La veille, le porte-parole du président Poutine, Dmitri Peskov, a déclaré que Moscou maintiendrait son aide de 15 milliards de dollars à l'Ukraine et la baisse de 30% du prix du gaz à condition que Kiev respecte de son côté ses engagements.

Mme Nuland présentera les résultats de ses entretiens vendredi lors d'une conférence de presse à Kiev, a indiqué l'ambassade des Etats-Unis.

Alors que la diplomate américaine entamait sa visite dans la capitale ukrainienne, une colonne de manifestants de l'opposition d'environ deux mille personnes a quitté la place de l'Indépendance, le Maïdan, pour se diriger vers le parlement, protégé par des barricades de camions des troupes de sécurité.

Les travaux du Parlement portent actuellement sur la réforme constitutionnelle réclamée par l'opposition pour revenir à la Constitution de 2004 et réduire les pouvoirs présidentiels. Sans s'y opposer frontalement, M. Ianoukovitch propose de rédiger un nouveau texte, ce que l'opposition refuse, jugeant le procédé trop long.
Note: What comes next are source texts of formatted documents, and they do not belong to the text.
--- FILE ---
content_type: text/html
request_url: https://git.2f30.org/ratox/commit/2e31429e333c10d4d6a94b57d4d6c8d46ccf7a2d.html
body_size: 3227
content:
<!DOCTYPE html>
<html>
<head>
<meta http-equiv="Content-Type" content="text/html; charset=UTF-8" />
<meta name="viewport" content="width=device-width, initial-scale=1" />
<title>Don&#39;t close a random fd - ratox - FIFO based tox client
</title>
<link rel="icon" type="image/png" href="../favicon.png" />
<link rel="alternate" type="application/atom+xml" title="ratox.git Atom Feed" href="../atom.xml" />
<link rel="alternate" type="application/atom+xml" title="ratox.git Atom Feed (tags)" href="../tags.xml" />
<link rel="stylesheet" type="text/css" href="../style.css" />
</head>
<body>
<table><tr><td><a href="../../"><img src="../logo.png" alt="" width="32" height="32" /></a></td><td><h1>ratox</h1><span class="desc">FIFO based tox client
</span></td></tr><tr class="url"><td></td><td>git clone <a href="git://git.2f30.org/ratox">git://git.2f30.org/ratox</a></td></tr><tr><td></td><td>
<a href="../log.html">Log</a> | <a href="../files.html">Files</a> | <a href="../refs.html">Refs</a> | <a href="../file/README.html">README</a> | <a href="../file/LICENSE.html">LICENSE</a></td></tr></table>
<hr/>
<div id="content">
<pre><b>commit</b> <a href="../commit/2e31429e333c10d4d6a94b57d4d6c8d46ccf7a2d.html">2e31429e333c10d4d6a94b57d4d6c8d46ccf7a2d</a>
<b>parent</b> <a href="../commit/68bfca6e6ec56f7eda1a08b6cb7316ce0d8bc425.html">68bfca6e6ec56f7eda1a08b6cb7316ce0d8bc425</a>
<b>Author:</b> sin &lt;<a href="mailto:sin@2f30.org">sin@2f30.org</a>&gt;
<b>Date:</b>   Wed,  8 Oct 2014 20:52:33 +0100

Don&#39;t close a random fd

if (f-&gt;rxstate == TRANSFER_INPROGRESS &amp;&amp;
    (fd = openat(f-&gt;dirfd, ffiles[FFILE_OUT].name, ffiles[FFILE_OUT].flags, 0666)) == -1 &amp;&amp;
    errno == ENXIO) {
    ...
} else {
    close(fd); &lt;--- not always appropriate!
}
Scandant "Honte au président" ou "Gloire aux patriotes et aux héros du Maïdan", faisant flotter les drapeaux nationaux et ceux des partis d'opposition, les manifestants, dont beaucoup étaient casqués, armés de matraques en bois et munis de boucliers artisanaux, ont défilé en bon ordre devant les forces de l'ordre.

"Nous voulons que Ianoukovitch parte et qu'on change de système", expliquait Igor du parti nationaliste Svoboda.

"L'argent promis (par Moscou) ce n'est pas la Russie qui le donne à l'Ukraine, c'est Poutine qui le donne à Ianoukovitch, ce n'est pas pour nous", ajoute une manifestante quinquagénaire, Maria.

Mercredi, Mme Ashton a demandé à l'Ukraine de "faire plus" pour sortir de la crise. Elle a souhaité que "le mouvement s'accélère", après avoir rencontré le président Viktor Ianoukovitch et les principaux dirigeants de l'opposition ukrainienne.

Elle a précisé que l'UE était prête à soutenir les réformes et à contribuer à l'enquête sur les violences du mois dernier. Mais le soutien occidental à l'économie ukrainienne, actuellement à l'étude, ne sera pas une "montagne d'argent", a-t-elle prévenu.